## [Task]
Nothing but the lines from the one with "From the listed items" to the final line should be returned, each exactly as it appears.

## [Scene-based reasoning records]
>> begin

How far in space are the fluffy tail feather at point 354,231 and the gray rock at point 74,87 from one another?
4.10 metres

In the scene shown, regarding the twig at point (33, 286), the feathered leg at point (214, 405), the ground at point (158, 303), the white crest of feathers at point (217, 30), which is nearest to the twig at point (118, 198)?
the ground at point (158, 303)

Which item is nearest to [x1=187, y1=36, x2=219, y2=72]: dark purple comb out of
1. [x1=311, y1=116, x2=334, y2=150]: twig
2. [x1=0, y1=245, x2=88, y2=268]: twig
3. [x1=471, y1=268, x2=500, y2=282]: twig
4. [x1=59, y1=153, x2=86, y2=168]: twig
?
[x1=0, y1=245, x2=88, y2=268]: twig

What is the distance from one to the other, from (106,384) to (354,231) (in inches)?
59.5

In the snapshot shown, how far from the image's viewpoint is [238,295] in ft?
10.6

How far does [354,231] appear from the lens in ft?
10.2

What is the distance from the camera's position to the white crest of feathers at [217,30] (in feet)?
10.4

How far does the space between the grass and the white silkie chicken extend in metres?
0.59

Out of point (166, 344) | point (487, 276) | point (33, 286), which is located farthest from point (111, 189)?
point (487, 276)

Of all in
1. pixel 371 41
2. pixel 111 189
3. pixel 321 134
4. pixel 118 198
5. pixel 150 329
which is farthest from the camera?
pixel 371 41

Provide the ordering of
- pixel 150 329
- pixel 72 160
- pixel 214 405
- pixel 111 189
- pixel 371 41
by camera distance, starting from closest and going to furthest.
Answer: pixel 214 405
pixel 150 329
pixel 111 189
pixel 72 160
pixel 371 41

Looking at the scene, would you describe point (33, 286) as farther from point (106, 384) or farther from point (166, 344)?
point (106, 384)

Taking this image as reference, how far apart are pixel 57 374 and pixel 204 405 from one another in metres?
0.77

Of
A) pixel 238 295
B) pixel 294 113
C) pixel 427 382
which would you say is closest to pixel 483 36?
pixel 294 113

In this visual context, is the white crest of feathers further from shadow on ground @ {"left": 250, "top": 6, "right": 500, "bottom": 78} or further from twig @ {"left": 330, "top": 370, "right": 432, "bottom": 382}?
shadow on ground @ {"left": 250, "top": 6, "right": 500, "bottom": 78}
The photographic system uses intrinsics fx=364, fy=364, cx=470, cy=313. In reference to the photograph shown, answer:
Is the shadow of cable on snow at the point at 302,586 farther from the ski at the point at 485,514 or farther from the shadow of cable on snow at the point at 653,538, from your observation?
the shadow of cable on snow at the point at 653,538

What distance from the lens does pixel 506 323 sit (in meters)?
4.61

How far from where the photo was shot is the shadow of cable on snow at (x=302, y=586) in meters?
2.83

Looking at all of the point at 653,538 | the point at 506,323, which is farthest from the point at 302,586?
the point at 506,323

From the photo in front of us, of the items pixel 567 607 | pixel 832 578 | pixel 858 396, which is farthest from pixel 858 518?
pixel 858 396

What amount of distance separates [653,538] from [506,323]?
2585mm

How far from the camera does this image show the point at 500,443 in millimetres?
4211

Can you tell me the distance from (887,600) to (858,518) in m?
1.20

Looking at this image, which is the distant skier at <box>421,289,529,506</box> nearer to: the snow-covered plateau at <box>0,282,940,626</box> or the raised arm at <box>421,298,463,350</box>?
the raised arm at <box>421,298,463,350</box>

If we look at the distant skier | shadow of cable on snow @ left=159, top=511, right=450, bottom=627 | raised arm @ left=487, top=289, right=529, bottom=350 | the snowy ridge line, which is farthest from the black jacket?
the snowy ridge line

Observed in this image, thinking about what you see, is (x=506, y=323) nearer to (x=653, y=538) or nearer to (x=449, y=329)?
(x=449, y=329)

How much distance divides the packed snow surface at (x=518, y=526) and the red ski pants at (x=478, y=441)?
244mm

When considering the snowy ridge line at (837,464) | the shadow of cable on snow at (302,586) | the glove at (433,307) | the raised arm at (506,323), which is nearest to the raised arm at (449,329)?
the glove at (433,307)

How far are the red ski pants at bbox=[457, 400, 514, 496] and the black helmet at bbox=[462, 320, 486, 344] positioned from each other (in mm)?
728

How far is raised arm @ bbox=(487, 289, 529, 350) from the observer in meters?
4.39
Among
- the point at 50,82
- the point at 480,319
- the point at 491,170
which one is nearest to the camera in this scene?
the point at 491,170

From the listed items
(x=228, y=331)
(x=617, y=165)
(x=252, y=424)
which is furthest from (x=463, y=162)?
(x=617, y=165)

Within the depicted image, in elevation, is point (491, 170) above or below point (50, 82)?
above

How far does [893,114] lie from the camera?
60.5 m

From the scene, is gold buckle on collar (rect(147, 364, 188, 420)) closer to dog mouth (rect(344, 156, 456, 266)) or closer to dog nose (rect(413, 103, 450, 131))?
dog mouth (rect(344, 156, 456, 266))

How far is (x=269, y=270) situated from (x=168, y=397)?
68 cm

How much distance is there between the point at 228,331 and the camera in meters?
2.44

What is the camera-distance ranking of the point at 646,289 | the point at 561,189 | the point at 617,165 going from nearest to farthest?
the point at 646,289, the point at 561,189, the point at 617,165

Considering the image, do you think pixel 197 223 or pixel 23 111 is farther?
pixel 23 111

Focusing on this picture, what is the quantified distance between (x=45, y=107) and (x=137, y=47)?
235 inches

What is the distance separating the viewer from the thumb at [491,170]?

>> end

## [Task output]
From the listed items
(x=228, y=331)
(x=617, y=165)
(x=252, y=424)
which is furthest from (x=463, y=162)?
(x=617, y=165)

Within the depicted image, in elevation, is point (491, 170) above or below point (50, 82)?
above

How far does [893,114] lie from the camera?
60.5 m

From the scene, is gold buckle on collar (rect(147, 364, 188, 420)) closer to dog mouth (rect(344, 156, 456, 266)) or closer to dog nose (rect(413, 103, 450, 131))?
dog mouth (rect(344, 156, 456, 266))

How far is (x=269, y=270) situated from (x=168, y=397)?
68 cm

How much distance is there between the point at 228,331 and the camera in meters?
2.44

What is the camera-distance ranking of the point at 646,289 | the point at 561,189 | the point at 617,165 going from nearest to farthest?
the point at 646,289, the point at 561,189, the point at 617,165

Considering the image, do you think pixel 197 223 or pixel 23 111 is farther?
pixel 23 111

Focusing on this picture, what is the quantified distance between (x=45, y=107) and (x=137, y=47)?
235 inches

What is the distance separating the viewer from the thumb at [491,170]?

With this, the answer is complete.